Design Systems

Unity Design + Code System

I created the Unity Design + Code System at Nielsen, a set of design principles, accessibility guidelines, components, patterns, code, and documentation to advocate standards and authenticity.

I led the writing of content -- everything needed to teach all our recommended components, foundations, patterns, templates and guidelines.  

Unity was built for both developers and designers, integrating Figma design with our React codebase.

Our Design Foundations team mentored and guided 10+ other designers, product managers, and developers to accomplish ethical, impactful and innovative work. I empowered 30+ colleagues to learn and apply these best practices, implementing comprehensive globalized, localized, and inclusive design and development solutions.

Unity enabled the entire company -- 40,000+ people in 55+ countries -- to quickly deliver world class experiences using Nielsen's complex data systems and data visualizations.
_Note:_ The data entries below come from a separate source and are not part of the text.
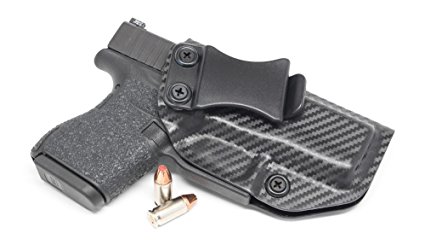 Concealment Express IWB KYDEX Holster: fits GLOCK 43 - Custom Molded Fit - Made in USA - Inside Waistband Concealed Carry Holster - Adjustable Cant & Retention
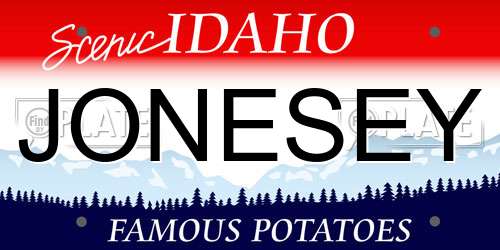 JONESEY Idaho License Plate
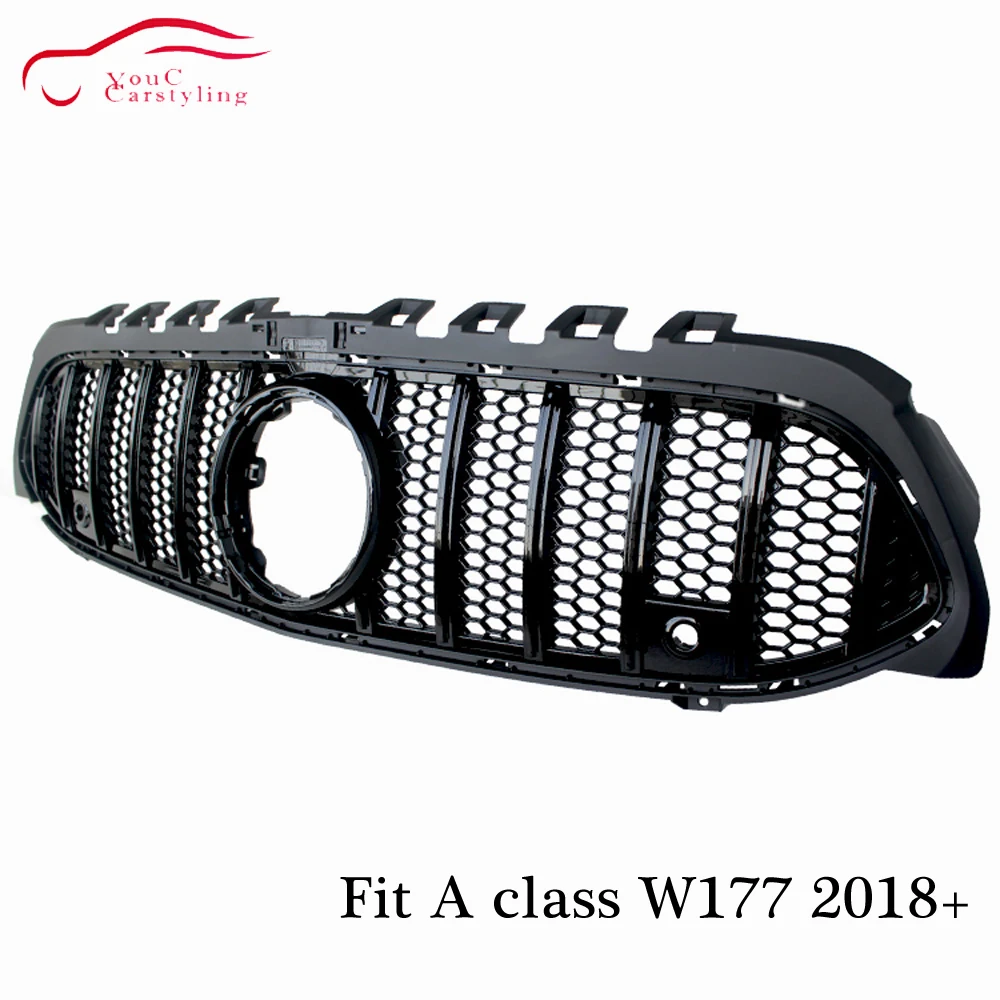 Новый класс A W177 V177 передний бампер GT сот гриль AMG сетка для Mercedes 2019 2020 A180 A200 A250 A45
An example of a component guidance page.

What's next?

I sent out a survey to all the designers using our Figma kits, and asked them to rank what patterns and components were most important to them. Then we bumped those up in our timeline. There were a few surprises, so it was good to get the real priority.
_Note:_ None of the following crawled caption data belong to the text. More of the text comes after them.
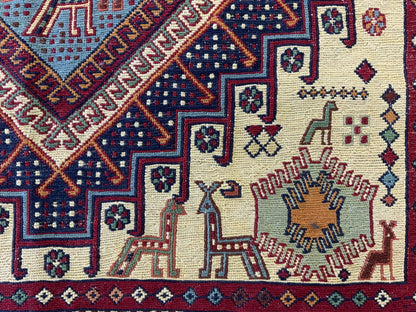Vintage horse-blanket 92x103cm | Rug# 10511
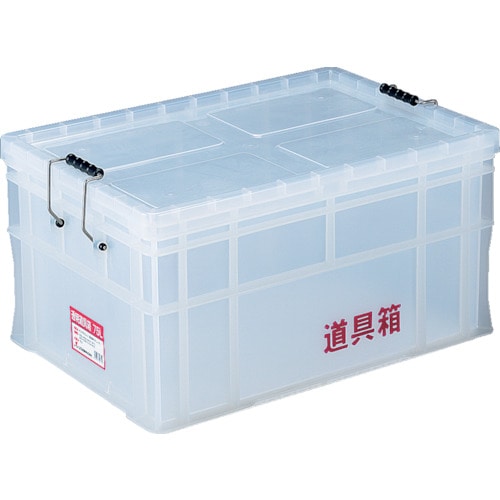 トラスコ中山 リス 透明道具箱 75L(ご注文単位1台)【直送品】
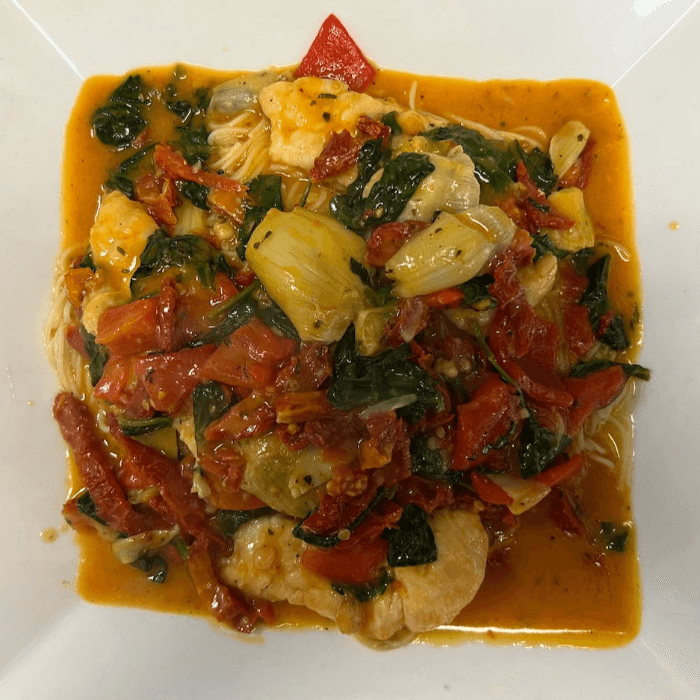 Chicken Carciofini Lunch.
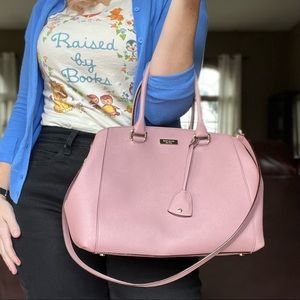 Stunning large mauve pink satchel Kate Spade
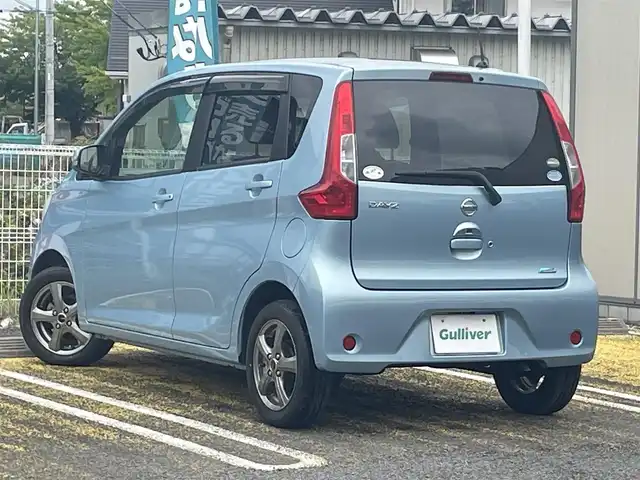 日産 デイズ X 宮城県 2015(平27)年 1.7万km アイスブルー CDオーディオ/360度、バックカメラ付バックミラー/社外スタッドレス(155/65R14)/電動格納ミラー/オートライト/プッシュスタートボタン/スペアキー×１/プリクラッシュセーフティ/純正マット　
"A single source of truth"

The developers were worried about moving away from Storybook, but I argued that having all our guidance in one place was vital to understanding the final product. Nobody wants to write documentation twice! Their code and tokens were imported successfully into InterplayApp.

Atlas Design System

When I began working on the Atlas Design System team at Nielsen, I gathered examples from dozens of tangled, legacy products, all with different visual designs and different tech stacks.  I identified recurring patterns and created a matrix of what features were shared, and then used that to set requirements and MVP.  From there I focused on building common patterns, that were code-agnostic, with a fresh design.
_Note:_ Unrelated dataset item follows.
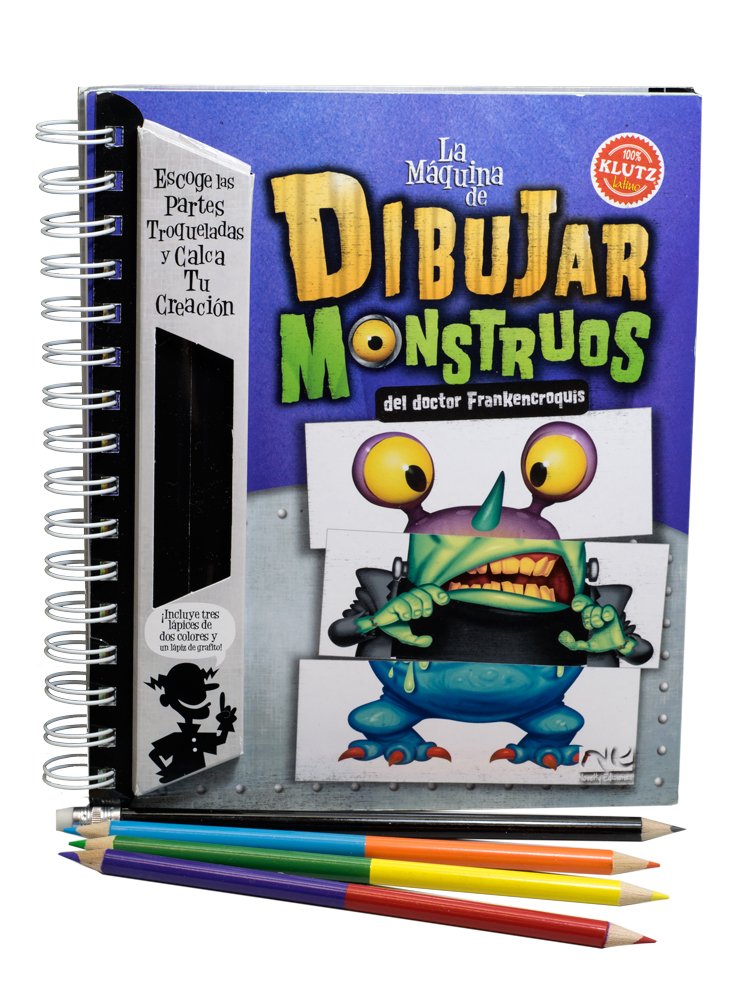 LA MAQUINA DE DIBUJAR MONSTRUOS...(INC.3 L.COLORES+GRAFITO)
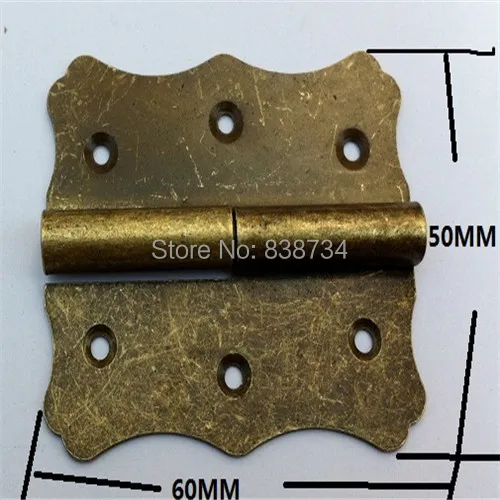 10pcs 60 50MM Antique Detachable Hinge font b Big b font Wooden Gift font b Box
Peer review - compiling the different features from all the different apps

A fragmented world

Many products came from acquisitions, and not everyone was used to working with UX outside of "make it look clean." Just finding out which products did what was a huge task.

How should it work?

I built detailed Axure prototypes to demonstrate complex interactions like typeahead search, accessible sliders with snap options, and sophisticated data selectors.

Example of Atlas-style common data selectors.